TaG-Net: Topology-Aware Graph Network for Vessel Labeling

• Published in: Imaging Systems for GI Endoscopy, and Graphs in Biomedical Image Analysis Vol. 13754; pp. 108 - 117
• Main Authors: Yao, Linlin, Xue, Zhong, Zhan, Yiqiang, Chen, Lizhou, Chen, Yuntian, Song, Bin, Wang, Qian, Shi, Feng, Shen, Dinggang
• Format: Book Chapter
• Language: English
• Published: Switzerland Springer 2022; Springer Nature Switzerland
• Series: Lecture Notes in Computer Science
• Subjects: Anatomical labeling; Head and neck vessels; Topology-aware graph
• ISBN: 9783031210822; 3031210824
• ISSN: 0302-9743; 1611-3349
• DOI: 10.1007/978-3-031-21083-9_11

Anatomical labeling of head and neck vessels is a vital step for cerebrovascular disease diagnosis. However, it remains challenging to automatically and accurately label vessels in computed tomography angiography (CTA), since head and neck vessels are tortuous, branched, and often close to nearby tubular-like vasculatures.

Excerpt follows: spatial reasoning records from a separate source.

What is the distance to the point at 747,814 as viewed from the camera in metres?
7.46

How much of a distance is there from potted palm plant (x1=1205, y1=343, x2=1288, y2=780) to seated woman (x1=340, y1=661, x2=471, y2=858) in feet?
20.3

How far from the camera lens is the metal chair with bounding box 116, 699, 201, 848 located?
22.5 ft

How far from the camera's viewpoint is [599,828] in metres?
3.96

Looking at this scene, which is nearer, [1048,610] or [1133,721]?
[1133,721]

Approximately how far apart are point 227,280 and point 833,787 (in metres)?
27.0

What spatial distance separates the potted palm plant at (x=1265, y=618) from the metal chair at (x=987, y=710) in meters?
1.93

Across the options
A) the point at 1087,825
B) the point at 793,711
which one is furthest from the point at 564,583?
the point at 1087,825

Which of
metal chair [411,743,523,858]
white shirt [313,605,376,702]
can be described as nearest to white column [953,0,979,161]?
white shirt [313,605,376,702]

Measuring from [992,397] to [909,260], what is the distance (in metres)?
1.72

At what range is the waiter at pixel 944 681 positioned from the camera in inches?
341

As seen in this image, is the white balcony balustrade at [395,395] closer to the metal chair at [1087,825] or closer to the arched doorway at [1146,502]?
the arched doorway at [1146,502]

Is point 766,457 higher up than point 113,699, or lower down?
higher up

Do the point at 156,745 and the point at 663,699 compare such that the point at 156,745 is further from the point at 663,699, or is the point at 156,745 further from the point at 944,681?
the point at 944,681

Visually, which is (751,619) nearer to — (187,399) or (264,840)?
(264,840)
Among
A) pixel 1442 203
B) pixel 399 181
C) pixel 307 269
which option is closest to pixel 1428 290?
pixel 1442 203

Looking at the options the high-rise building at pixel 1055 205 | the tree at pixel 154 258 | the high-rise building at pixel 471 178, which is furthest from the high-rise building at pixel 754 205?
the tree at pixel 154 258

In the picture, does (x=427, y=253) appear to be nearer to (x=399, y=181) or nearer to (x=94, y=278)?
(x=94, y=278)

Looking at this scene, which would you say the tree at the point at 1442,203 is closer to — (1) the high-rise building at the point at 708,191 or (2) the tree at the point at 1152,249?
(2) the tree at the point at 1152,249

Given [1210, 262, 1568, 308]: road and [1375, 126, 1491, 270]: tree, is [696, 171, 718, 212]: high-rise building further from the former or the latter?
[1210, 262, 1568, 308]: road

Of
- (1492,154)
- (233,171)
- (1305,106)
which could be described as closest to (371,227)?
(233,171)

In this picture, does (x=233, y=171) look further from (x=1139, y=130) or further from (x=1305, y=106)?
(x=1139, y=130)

To address these challenges, we transform the voxel labeling problem into the centerline labeling task and propose a novel method of topology-aware graph network (TaG-Net) for vessel labeling of 18 segments covering both head and neck, in which the efficiency of centerline’ sparse representation using the point cloud is exploited and vessel’s topological structure can be better represented using the topology-aware graph. First, a topology-aware graph is constructed from the extracted vessel centerlines. Second, we design topology-preserving sampling and topology-aware feature grouping so that the network’s sampling and grouping layers preserve the vascular structures. Third, the vascular features extracted from the point processing layer and the GCN layer are aggregated for centerline labeling. Finally, the labeling task is accomplished by assigning the closet label from each point of the centerline to the mask voxels. Using head and neck CTA of 401 subjects and a five-fold-cross-validation strategy, experiments show that TaG-Net yields an average recall of 0.977 and an average precision of 0.977, with mean F1 as 0.977 for centerline labeling. After back-propagating labels onto vessel masks, TaG-Net achieves an average Dice coefficient of 0.991 for 18 vessel segments compared to that of 0.980 by the V-Net. The results indicate that the proposed network could facilitate head and neck vessel analysis by providing automatic and accurate vessel labeling.